Nearly 150 potential Alzheimer's drugs have failed during clinical trials in the past decade.
The disease still has no cure. It cost our healthcare system $277 billion each year. Yet investors keep funding these long-shot efforts because they know that one breakthrough drug could generate millions in profits.
Several lawmakers are considering a police -- known as "binding arbitration" -- that would let the government underpay for drugs covered through Medicare, killing incentives for investors to fund new treatments.
Like all industries, the pharmaceutical sector has to provide adequate return on investments for shareholders. It costs billions of dollars and takes a decade to develop just one new therapy.
Companies need revenues form successful medicines to offset the cost of failed drugs to fund future projects. Take away the possibility of high returns on the rare, successful drug, and investors would have no reason to invest in R&D.
After a drug receives FDA approval, drug companies and insurers negotiate its price. These talks sometimes hit roadblocks.

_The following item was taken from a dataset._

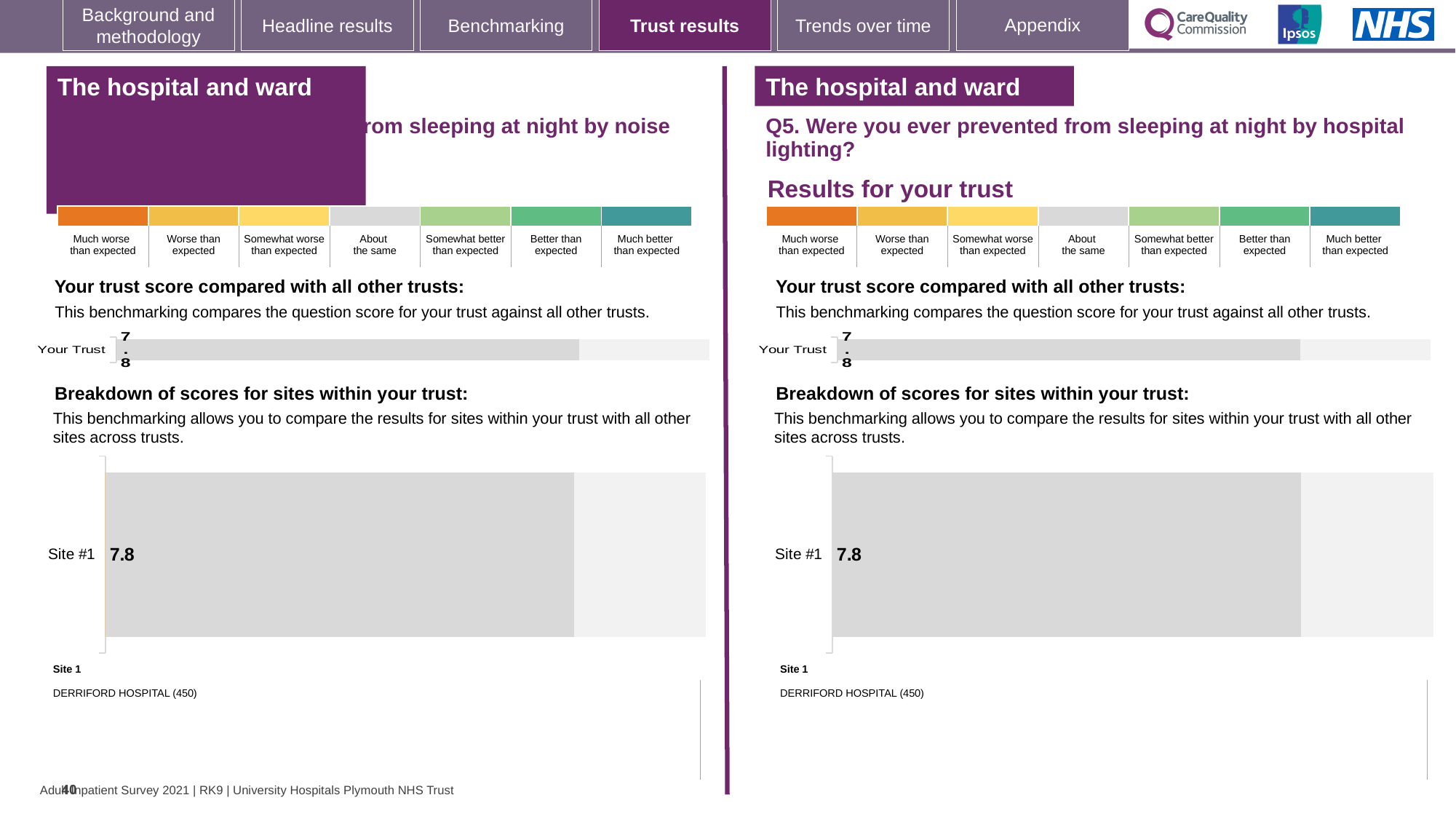
On the left half of the slide (sleeping at night by noise), what score is shown for Site #1? 7.8 On the right half of the slide (Q5), what is the difference between the Your Trust score and the Site #1 score? 0 What kind of chart is used for the breakdown of scores for sites on the right half of the slide? bar chart How many sites are shown in the breakdown of scores for sites chart on the right half of the slide? 1 On the right half of the slide (Q5, hospital lighting), what score is shown for Site #1 in the breakdown of scores for sites? 7.8 How many categories does the colour scale above the Q5 chart on the right half of the slide show, from 'Much worse than expected' to 'Much better than expected'? 7 On the left half of the slide, what is the difference between the Site #1 score and the Your Trust score? 0 On the right half of the slide (Q5, hospital lighting), what is the score shown for Your Trust? 7.8 On the right half of the slide, which hospital is listed as Site 1 below the site breakdown chart? DERRIFORD HOSPITAL (450) On the left half of the slide (sleeping at night by noise), what is the score shown for Your Trust? 7.8 How many bars are plotted in the 'Your trust score compared with all other trusts' chart on the left half of the slide? 1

Binding arbitration allows the government to break the deadlock. If manufacturers and insurers can't agree, Medicare officials could bring in a third-party arbitrator. After both sides argue their positions, the arbitrator sets a price.

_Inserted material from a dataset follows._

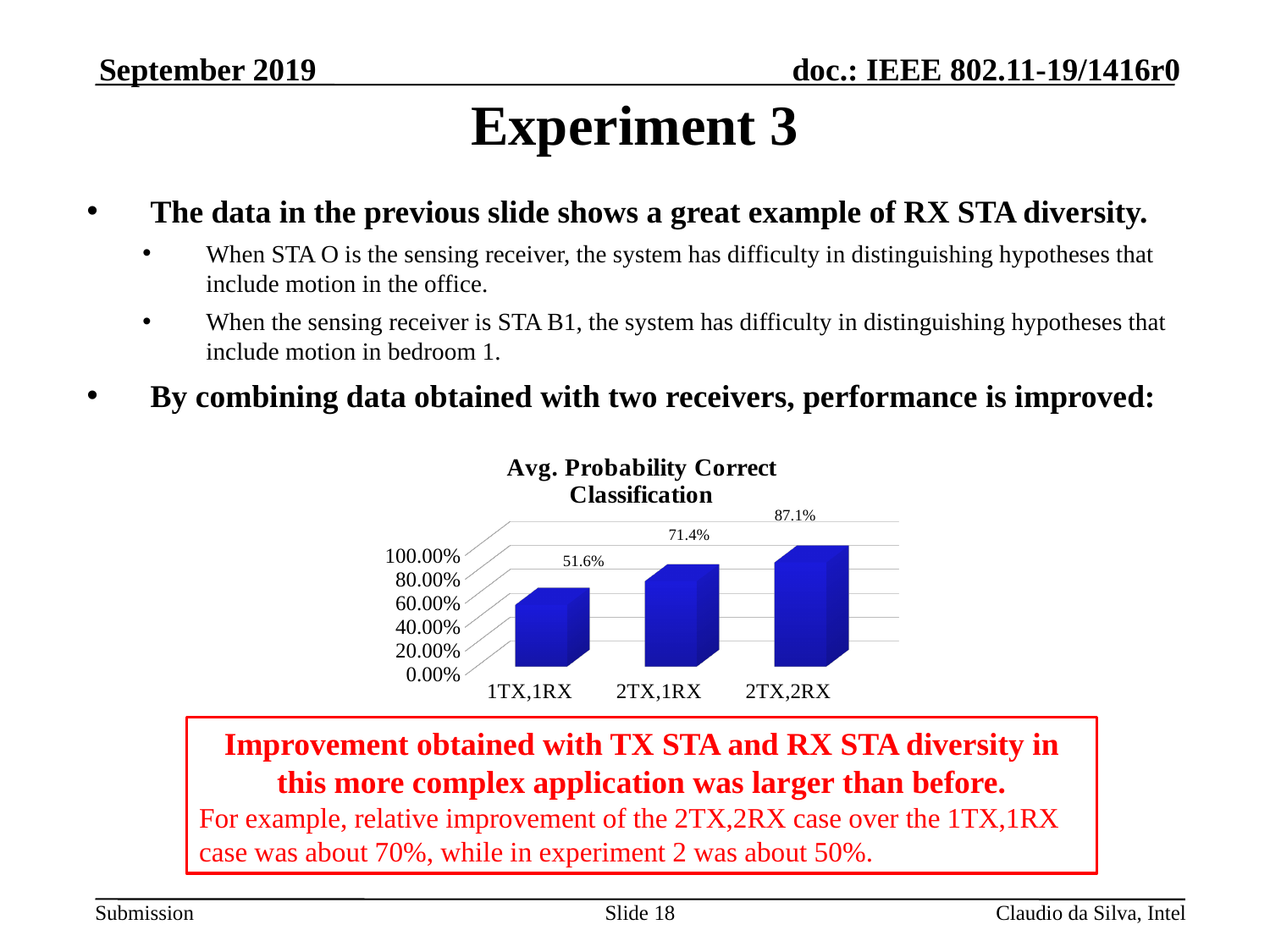
What is the average probability of correct classification for the 2TX,2RX case? 87.1% What is the average probability of correct classification for the 1TX,1RX case? 51.6% Which configuration has the lowest average probability of correct classification? 1TX,1RX How many configurations are shown in the chart? 3 Which has a higher average probability of correct classification, 2TX,1RX or 2TX,2RX? 2TX,2RX What is the average probability of correct classification for the 2TX,1RX case? 71.4% Do the values rise or fall from 1TX,1RX to 2TX,2RX? rise What is the difference in average probability of correct classification between the 2TX,1RX and 1TX,1RX cases? 19.8% What is the difference in average probability of correct classification between the 2TX,2RX and 1TX,1RX cases? 35.5% What kind of chart is used to show the average probability of correct classification? bar chart Which configuration has the highest average probability of correct classification? 2TX,2RX Is the value for 1TX,1RX greater or less than 60.00%? less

Both parties would be legally bound to accept the decision. And arbitrators would almost always choose artificially low prices favored by the government.
After all, government officials get to hand-pick these supposedly "neutral" arbitrators who are inclined to set low prices. That translates into lower profits -- and fewer dollars for new projects.
Binding arbitration would destroy the appeal of drug development and leave countless potential cures to die in the pipeline. Lawmakers should drop this plan immediately.